Et je ris bêtement en m’appuyant au mur. J’étais tellement toute nue, tellement bourrée et si surprise de me trouver là juste juchée sur mes escarpins après avoir échappé en riant à la lubricité de mon mec tout en me réfugiant dans ce couloir de l’hôtel, tard le soir...ou si tôt en début de nuit.

Mes coups à la porte ne trouvèrent aucun écho de la part de Xavier. Il avait ri en me voyant lui échapper et il s’était écroulé sur le bout du lit au moment où je déboulais dans le couloir. Un courant d’air, je crois, avait fermé la porte juste derrière moi.

Voilà, c’était analysé. Mais ce couillon, pourquoi ne répondait-il pas ?


— Xavier, ouvre ! Ce n’est pas drôle, si quelqu’un vient…


Mais rien ne se passa. Encore bien imbibée, je fis quelques pas dans le couloir feutré, silencieux de ce deux étoiles de la périphérie de la ville.

Arrivés dans la région dans la matinée, nous avions décidé de faire une pause dans cette ville afin de profiter de la Cavalcade qui s’y déroulait toute la journée. C’était un genre de grande fête populaire et sportive articulée autour de défilés de chars fleuris décorés par les différents quartiers de la ville. Il y avait aussi des tournois de rugby qui se déroulaient sur ce que l’on appelait ici la plaine des sports, avec kermesse, barbecue et tout ce qui va avec.

Nos vacances de quinze jours au hasard de nos envies nous amenaient chaque jour un peu partout dans le pays et ce mode de fonctionnement que nous pratiquions depuis trois ans ne nous avait que très rarement déçus.

En union libre avec Xavier, nous vivions depuis sept ans ensemble. Trente ans tous les deux, fêtard sans excès, nous étions un couple fidèle et déclaré beau par nos amis, nos familles…

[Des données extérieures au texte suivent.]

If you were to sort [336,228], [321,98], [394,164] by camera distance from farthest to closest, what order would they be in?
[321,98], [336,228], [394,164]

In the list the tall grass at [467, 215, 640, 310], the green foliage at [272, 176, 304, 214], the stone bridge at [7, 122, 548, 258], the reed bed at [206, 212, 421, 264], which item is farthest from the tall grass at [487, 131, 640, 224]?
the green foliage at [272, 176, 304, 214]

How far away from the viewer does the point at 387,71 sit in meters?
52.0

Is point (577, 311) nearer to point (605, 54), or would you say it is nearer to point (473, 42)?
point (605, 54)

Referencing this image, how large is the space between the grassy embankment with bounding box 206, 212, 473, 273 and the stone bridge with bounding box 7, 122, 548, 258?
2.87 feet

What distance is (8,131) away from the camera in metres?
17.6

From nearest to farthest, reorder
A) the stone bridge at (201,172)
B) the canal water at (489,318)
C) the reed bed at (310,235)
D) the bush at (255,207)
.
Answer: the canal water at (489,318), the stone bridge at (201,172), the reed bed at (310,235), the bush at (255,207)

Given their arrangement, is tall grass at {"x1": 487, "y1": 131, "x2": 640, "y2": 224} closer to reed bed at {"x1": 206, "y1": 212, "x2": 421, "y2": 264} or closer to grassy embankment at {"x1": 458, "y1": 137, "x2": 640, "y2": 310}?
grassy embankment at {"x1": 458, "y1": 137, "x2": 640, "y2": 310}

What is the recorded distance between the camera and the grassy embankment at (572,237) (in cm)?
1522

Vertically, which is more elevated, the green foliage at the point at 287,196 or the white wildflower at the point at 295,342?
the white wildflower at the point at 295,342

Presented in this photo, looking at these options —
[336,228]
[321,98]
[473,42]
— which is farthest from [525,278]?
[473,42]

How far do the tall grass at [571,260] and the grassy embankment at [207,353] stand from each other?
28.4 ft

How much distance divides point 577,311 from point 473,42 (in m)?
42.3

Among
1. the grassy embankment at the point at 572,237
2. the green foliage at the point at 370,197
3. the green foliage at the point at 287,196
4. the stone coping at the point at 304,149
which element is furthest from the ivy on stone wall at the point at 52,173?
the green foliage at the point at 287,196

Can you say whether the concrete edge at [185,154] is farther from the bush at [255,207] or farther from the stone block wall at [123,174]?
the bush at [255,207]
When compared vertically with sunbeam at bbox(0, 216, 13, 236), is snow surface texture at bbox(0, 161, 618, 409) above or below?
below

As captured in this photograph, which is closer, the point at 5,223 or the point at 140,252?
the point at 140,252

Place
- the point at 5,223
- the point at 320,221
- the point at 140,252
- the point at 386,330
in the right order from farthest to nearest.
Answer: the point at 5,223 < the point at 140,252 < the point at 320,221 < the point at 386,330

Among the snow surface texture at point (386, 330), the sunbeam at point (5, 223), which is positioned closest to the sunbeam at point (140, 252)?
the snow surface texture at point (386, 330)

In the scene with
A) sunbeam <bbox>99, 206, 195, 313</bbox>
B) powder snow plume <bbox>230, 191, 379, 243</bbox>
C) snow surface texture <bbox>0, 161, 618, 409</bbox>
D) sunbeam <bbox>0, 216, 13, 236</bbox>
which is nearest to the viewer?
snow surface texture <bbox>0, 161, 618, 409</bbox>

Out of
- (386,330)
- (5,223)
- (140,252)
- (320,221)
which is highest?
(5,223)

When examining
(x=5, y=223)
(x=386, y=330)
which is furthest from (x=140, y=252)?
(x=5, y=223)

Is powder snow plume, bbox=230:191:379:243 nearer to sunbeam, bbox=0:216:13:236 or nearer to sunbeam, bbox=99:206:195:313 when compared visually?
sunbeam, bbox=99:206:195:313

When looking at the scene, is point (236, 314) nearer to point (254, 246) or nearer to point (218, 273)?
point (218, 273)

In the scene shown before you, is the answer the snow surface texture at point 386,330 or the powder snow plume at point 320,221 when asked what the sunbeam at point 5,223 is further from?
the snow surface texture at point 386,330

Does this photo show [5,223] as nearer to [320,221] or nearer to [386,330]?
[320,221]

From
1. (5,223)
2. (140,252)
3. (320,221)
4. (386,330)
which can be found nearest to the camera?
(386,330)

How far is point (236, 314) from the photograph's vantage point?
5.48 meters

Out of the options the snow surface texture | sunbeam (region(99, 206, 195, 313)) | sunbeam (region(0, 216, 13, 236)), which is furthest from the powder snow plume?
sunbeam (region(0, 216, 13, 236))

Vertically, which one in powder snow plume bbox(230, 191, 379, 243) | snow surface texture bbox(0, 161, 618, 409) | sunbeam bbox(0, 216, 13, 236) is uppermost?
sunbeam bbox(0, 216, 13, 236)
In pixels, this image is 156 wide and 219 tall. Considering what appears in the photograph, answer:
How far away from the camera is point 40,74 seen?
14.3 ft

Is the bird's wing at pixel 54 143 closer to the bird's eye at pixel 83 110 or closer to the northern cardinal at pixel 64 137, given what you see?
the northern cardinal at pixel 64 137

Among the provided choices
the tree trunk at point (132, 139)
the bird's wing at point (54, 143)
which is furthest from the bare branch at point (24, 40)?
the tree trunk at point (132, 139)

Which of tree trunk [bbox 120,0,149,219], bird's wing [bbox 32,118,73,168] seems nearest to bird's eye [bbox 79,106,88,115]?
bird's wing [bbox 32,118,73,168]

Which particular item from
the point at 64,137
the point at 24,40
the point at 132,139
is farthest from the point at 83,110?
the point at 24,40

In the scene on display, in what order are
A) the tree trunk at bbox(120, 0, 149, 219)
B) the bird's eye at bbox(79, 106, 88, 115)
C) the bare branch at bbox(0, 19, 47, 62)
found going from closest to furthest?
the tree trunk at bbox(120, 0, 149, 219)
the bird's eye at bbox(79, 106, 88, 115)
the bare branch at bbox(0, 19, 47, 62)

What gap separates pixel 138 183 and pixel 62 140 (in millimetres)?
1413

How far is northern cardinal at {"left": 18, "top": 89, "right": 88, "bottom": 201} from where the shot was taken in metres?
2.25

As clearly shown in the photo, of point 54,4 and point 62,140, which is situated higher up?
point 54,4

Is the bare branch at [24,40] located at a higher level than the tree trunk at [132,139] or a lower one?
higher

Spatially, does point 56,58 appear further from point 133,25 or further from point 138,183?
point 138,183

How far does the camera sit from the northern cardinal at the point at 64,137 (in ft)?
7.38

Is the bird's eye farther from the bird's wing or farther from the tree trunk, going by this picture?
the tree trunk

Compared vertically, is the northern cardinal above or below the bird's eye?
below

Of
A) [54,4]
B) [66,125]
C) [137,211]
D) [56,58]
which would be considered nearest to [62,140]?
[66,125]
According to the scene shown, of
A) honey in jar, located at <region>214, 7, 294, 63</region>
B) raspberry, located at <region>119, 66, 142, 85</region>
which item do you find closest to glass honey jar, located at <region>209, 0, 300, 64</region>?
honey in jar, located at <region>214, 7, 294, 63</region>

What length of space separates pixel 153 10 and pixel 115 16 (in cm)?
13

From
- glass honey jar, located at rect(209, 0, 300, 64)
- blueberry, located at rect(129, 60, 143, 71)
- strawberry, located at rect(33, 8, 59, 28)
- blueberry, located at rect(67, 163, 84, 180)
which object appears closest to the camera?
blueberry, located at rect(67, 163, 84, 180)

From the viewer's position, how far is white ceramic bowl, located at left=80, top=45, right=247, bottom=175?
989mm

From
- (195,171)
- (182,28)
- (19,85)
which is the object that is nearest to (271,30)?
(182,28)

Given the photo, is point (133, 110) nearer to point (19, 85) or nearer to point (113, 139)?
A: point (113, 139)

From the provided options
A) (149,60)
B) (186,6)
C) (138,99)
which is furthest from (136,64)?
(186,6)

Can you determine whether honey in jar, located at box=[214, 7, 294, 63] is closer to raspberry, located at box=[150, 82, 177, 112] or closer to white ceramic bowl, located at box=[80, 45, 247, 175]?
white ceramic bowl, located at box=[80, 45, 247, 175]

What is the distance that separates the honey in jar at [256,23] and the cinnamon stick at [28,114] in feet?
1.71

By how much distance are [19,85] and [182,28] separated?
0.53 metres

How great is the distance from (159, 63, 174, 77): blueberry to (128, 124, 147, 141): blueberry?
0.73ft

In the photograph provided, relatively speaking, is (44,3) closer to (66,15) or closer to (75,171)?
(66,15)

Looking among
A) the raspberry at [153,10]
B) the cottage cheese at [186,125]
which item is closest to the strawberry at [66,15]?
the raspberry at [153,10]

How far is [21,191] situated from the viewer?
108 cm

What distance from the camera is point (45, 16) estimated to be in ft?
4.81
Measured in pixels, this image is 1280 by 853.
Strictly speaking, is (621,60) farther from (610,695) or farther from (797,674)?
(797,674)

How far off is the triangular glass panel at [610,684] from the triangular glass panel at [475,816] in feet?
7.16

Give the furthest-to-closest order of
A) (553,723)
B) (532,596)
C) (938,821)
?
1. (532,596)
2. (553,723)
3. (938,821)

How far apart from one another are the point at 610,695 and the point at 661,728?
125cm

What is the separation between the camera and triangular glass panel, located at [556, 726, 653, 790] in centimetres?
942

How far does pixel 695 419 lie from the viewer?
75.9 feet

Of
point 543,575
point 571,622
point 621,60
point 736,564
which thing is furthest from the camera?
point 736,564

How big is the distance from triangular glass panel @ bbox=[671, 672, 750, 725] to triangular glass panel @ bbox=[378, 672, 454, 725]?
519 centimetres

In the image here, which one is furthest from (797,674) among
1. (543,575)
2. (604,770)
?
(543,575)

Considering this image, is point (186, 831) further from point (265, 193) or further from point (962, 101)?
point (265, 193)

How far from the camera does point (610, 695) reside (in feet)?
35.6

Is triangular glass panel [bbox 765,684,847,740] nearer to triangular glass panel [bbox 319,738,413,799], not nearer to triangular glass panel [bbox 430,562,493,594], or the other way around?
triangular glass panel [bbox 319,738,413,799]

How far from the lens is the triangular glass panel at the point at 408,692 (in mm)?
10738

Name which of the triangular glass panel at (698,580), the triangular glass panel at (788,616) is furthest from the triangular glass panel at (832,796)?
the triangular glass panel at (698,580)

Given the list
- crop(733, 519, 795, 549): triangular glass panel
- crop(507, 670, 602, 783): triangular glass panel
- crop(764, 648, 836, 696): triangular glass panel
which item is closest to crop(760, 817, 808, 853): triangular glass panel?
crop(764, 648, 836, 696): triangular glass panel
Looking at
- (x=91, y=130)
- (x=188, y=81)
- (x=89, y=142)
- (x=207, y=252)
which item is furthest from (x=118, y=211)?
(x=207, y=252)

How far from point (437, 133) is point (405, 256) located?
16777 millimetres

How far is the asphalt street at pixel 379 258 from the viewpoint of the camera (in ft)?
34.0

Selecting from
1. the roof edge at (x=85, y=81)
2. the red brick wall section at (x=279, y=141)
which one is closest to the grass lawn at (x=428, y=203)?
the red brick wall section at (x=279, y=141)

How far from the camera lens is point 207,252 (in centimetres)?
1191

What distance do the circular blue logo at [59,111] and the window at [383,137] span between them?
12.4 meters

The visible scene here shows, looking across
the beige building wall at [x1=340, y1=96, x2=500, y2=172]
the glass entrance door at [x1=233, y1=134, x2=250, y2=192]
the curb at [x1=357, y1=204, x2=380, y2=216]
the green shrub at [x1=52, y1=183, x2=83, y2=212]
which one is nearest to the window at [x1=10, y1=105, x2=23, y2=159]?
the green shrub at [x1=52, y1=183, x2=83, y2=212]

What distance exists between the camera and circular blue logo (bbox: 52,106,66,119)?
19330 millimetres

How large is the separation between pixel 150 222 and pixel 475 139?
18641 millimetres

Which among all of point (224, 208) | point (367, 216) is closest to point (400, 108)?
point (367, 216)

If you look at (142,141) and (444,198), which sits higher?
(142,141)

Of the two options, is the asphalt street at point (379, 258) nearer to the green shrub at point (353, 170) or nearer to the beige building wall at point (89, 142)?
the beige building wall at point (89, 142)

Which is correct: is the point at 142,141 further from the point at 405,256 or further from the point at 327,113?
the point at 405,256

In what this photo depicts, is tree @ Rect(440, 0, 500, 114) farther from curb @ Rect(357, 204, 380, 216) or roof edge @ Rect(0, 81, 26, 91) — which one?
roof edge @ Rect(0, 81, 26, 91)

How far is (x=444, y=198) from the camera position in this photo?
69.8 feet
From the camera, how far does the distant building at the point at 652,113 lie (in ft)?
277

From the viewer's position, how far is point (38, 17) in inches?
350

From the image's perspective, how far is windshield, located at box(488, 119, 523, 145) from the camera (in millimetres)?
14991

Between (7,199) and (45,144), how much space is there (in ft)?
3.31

Je suis une petite blonde assez jolie et je sais mettre en valeur mes courbes. j’aime les regards des hommes sur moi mais je suis loin d’être une allumeuse et encore moins une salope… Enfin… si cette foutue porte ne s’était pas refermée derrière moi, cette dernière affirmation serait indéniable…


Dans ma position, j’étais en mode grosse salope. En posant mon oreille conte la porte, j’entendis des ronflements. Cet idiot s’était endormi !

Paniquée, je tambourinai à la porte en criant.


— Xavier, ouvre !


Mais rien ne se passa. Oh, si. Trois fois rien : Un rai de lumière dans mon dos.


— Mademoiselle, ça va ?


Mon sang se glaça. La voix d’un homme avec un fort accent du sud, genre espagnol. Je me tournai, confuse, rouge de honte, une main posée sur mon intimité, l’autre sur mes seins.

Un homme d’environ cinquante ans, gros, gras, poilu, moche et encore plus laid parce que juste vêtu d’une serviette de bain enroulé autour de la taille me regardait, hilare.


— Pardon de vous avoir dérangé, Monsieur. La porte a claqué et...mais ça va aller, merci.


Et je redoublai mes coups à notre foutue porte. Et mon foutu mec qui ronflait de plus belle…

Et le type, immobile, dans mon dos, qui devait mater mon cul… et en plus, j’avais mes escarpins...une vraie pute !


— On fait de l’exhib dans les couloirs… j’adore, ça fait très salope ! En plus, vous êtes super-bien gaulée !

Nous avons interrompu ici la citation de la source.